Does GUARANTEED INCOME mean the same as guaranteed investments? NOT NECESSARILY!
Variable..or Guaranteed? It is generally accepted, that 90% of investment returns are a result of your asset allocation choice.
For many people, the choice of investments is driven more strongly by emotion than intellectual decisions. In other words if you can't sleep at night, the choice is not right for you no matter how logical others make it sound.
The point of this, is that guarantees cost money. I have seen lots of articles that critique the cost of guarantees in products, but I have never seen one that says if you compare buying a 4% GIC to a stock portfolio with an average of return of 10%, you are paying 6% for the guarantee. The reason of course is because 10% is not guaranteed. If you buy a variable investment that has a guarantee, the MER (management expense ratio) will contain a premium for the guarantee. As a consumer, your job is to understand that cost and be happy with it because you want the guarantee.

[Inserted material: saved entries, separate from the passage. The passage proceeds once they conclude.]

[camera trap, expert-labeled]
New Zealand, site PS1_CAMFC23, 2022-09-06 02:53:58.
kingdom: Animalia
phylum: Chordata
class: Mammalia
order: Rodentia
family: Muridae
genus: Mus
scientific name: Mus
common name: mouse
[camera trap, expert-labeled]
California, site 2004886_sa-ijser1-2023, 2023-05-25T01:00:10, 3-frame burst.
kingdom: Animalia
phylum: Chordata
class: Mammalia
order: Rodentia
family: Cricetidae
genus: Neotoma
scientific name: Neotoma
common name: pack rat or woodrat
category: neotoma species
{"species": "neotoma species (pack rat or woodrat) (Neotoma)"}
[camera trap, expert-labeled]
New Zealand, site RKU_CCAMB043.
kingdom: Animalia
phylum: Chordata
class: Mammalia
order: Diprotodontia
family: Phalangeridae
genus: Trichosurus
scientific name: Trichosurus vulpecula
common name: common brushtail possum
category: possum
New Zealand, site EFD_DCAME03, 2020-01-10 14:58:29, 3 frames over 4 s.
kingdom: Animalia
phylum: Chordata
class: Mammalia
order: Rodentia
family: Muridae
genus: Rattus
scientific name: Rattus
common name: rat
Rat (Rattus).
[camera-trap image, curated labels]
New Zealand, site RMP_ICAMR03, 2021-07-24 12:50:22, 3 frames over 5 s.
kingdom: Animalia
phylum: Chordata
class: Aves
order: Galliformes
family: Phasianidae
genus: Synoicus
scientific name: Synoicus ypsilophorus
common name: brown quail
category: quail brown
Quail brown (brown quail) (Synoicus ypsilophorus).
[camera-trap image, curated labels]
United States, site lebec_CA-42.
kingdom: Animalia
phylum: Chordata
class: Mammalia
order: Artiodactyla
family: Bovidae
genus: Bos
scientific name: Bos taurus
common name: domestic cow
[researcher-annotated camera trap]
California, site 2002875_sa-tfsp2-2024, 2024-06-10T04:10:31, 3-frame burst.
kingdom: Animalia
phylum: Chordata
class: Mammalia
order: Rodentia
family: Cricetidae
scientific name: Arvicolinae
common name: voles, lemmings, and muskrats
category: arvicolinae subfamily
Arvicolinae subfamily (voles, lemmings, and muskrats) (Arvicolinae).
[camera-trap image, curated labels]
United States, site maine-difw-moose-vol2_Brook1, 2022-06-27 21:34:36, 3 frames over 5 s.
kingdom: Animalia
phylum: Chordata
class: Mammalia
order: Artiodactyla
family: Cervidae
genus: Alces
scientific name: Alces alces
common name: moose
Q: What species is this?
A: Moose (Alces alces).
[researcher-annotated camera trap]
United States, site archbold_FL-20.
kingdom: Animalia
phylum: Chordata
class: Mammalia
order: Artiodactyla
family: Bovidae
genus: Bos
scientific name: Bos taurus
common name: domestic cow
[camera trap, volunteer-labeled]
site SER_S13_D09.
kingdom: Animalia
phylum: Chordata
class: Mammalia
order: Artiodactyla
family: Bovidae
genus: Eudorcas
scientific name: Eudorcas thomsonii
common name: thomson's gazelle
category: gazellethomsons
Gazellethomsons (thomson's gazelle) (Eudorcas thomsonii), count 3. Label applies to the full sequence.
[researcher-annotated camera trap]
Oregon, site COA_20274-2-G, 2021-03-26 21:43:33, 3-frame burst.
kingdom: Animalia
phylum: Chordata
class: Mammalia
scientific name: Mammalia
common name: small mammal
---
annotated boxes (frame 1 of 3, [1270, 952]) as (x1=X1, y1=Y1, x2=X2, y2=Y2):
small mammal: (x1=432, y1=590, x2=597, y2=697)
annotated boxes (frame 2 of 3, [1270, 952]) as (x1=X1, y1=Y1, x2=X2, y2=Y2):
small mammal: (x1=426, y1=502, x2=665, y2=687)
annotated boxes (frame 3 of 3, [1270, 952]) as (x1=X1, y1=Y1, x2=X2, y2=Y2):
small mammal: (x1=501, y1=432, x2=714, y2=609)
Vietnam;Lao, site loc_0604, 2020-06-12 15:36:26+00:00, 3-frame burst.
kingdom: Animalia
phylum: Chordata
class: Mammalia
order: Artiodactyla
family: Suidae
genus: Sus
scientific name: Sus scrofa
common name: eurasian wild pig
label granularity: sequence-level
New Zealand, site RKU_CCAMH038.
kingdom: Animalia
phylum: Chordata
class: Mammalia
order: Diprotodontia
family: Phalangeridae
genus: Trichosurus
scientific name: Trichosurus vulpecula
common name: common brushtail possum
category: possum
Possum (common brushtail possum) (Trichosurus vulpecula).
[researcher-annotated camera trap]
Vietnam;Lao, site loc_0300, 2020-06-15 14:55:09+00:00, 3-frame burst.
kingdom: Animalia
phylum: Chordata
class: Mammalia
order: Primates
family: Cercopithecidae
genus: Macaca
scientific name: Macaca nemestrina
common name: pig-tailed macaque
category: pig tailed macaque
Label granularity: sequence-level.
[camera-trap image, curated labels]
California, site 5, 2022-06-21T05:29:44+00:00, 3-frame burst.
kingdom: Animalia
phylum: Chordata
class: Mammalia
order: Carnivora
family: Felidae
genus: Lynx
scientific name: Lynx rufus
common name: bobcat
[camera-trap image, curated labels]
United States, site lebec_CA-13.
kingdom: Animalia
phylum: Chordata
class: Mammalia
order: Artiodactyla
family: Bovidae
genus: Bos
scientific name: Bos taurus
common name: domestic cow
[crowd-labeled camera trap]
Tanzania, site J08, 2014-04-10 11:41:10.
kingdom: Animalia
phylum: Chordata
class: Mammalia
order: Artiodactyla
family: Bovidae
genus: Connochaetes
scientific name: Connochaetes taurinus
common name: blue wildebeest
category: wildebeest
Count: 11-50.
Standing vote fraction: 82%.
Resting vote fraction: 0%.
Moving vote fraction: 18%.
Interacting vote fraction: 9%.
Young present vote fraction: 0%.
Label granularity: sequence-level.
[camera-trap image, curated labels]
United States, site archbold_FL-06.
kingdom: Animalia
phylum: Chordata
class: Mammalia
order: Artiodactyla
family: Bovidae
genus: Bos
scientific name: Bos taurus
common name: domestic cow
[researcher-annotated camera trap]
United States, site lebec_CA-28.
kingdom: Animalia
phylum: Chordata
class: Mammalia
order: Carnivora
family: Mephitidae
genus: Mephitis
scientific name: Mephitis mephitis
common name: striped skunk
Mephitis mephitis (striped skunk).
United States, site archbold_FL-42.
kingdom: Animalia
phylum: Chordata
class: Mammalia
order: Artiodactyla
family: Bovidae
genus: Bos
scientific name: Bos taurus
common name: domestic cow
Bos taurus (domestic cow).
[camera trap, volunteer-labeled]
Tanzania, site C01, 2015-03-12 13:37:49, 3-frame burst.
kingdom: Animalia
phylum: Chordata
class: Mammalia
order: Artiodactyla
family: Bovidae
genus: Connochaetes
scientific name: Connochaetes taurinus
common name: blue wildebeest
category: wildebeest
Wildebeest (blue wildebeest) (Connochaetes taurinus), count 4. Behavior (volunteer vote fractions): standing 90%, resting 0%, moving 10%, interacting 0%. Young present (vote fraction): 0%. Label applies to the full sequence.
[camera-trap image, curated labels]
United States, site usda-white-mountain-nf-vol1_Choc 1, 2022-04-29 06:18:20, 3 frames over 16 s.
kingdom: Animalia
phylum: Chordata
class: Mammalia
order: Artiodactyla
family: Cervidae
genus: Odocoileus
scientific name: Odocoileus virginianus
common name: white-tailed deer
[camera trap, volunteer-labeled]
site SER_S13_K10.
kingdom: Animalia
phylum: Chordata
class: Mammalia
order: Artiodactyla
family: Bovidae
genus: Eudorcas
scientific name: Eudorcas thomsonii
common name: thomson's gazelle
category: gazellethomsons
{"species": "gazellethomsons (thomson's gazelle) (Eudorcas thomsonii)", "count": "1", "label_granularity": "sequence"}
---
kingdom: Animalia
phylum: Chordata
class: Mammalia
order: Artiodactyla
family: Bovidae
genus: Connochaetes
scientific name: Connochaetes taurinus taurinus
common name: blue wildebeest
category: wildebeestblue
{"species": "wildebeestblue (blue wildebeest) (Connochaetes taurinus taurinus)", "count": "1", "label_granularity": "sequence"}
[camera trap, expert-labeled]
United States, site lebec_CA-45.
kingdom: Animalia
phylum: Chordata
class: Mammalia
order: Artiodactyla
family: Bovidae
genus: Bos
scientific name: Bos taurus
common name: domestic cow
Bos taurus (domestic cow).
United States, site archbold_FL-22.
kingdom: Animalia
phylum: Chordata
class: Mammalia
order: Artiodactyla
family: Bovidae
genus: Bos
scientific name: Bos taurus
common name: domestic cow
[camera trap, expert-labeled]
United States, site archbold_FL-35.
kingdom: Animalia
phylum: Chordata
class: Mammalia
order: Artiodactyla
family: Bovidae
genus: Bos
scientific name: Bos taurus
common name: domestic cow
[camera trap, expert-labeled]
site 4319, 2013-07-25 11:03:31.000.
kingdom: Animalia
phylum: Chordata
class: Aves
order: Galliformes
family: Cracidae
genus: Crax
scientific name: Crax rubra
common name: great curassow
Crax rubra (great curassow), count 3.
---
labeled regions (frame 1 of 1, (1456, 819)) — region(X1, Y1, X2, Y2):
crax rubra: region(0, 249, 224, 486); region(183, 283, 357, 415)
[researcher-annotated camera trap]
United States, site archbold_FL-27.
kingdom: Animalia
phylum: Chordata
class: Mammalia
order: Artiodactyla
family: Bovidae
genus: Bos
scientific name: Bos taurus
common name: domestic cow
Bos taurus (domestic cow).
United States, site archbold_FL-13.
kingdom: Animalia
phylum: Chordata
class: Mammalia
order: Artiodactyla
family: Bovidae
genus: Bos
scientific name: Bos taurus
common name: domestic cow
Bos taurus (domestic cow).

Sometimes the investment solution is a mixture of guaranteed and variable options. Remember that while 90% of your long-term results come from the asset allocation decision, the other part of income planning equation is do I have enough without taking risks. Whatever your position, we have extensive experience in guiding clients to developing comfortable solutions for their situation.
Fully Guaranteed Products
The simplest guaranteed solution is a savings account or GIC when accumulating and an annuity when taking income. These guarantees are generally backed by insurance.
Advantages:
Peace of Mind
Liquidity or availability with no concern for market conditions
Guaranteed Annual increases
Disadvantages:
These products are taxed at the same rate as your personal income and after tax returns may be less than the current inflation rate, meaning that you will be able to buy less with your money than you could have been able to buy last year.
Variable Products
When we talk about variable products we refer to the fact that valuation will vary based on opinions of the real value, investor sentiment (are we excited or scared about general market conditions?), political conditions, government policy and a host of other factors that carnage from day to day. We refer to this as volatility or risk and measure these swings in pricing and define the risk in term of standard deviation. Standard deviation is a range of returns and the most common reference is one standard deviation meaning that two-thirds of the time the results will be in that range. Today's market place is becoming more volatile with the advent of computerized selling, short-selling by huge hedge funds and globalization of markets. Despite all this, properly managed accounts can take advantage of opportunities and minimize a clients risk exposure, giving better returns over time than GICs
Advantages:
Potential for Higher Returns
Tax preferences on dividend and capital gains as well as tax deferral on unrealized gains in non-registered accounts
Disadvantages:
May be illiquid or in a market down-turn when you want it so time horizons are an important feature of this investment decision
There is no guarantee of a gain in any specific time frame, only history and some suggestion of what is normal. The biggest problem with the idea of normal is that when someone says you will normally make money on a 5 year period, they refer to one standard deviation and that is once again quantified as two-thirds of the time.
The solution is to select an asset allocation that allows you to meet your short-term, mid-term and long-term objectives. And don't forget-your comfort zone.
Hybrids: Variable Products with guarantees
Hybrid Accumulation Products
The market place is very innovative. They offer individuals the chance to retain capital and only risk the potential gain on an investment with products like index linked GICs, Principle Protected Notes, and some versions of Segregated Fund Products. A prudent consumer should understand the costs of these guarantees before purchasing and their impact on the potential returns. Unfortunately a few products may filter into the market place that provide little chance of a gain after the expenses. Every consumer should be able to discuss these issues with their advisor and understand the implications of their choice.
Hybrid Variable Income Products
Unlike their cousins in the accumulation plans, the Income products focus the guarantee on what you are taking out. The capital is not guaranteed to increase and may in fact decline, but the income you will receive generally increases over time if the capital is increasing and stays the same if the capital values fall.
Advantages:
Potential for Higher Returns than fully guaranteed products
Tax preferences on dividend and capital gains as well as tax deferral on unrealized gains in non-registered accounts
A "floor" value can be established based on accumulation or income.
Disadvantages:
Guarantees have a cost. The cost should be understood and the potential impact on investment returns of comparable product is available without guarantees
May be illiquid at some time in the accumulation or the guarantee may apply to some date only.
There is no guarantee of a increase in value in any specific time frame although the income products may provide guarantees of increased income in the future.
Caution:
Income products should not represent your whole investment strategy. In the event that you have to encroach on capital (withdraw), you should have alternative assets to draw from. Withdrawals from the Income product will reduce the guaranteed of future income and you will have paid the additional cost of the eliminated guarantee for nothing
A frequently overlooked option providing guarantees is a life annuity. At ages over 70, planning options exist to retain your income and increase your guaranteed income significantly depending on you health situation.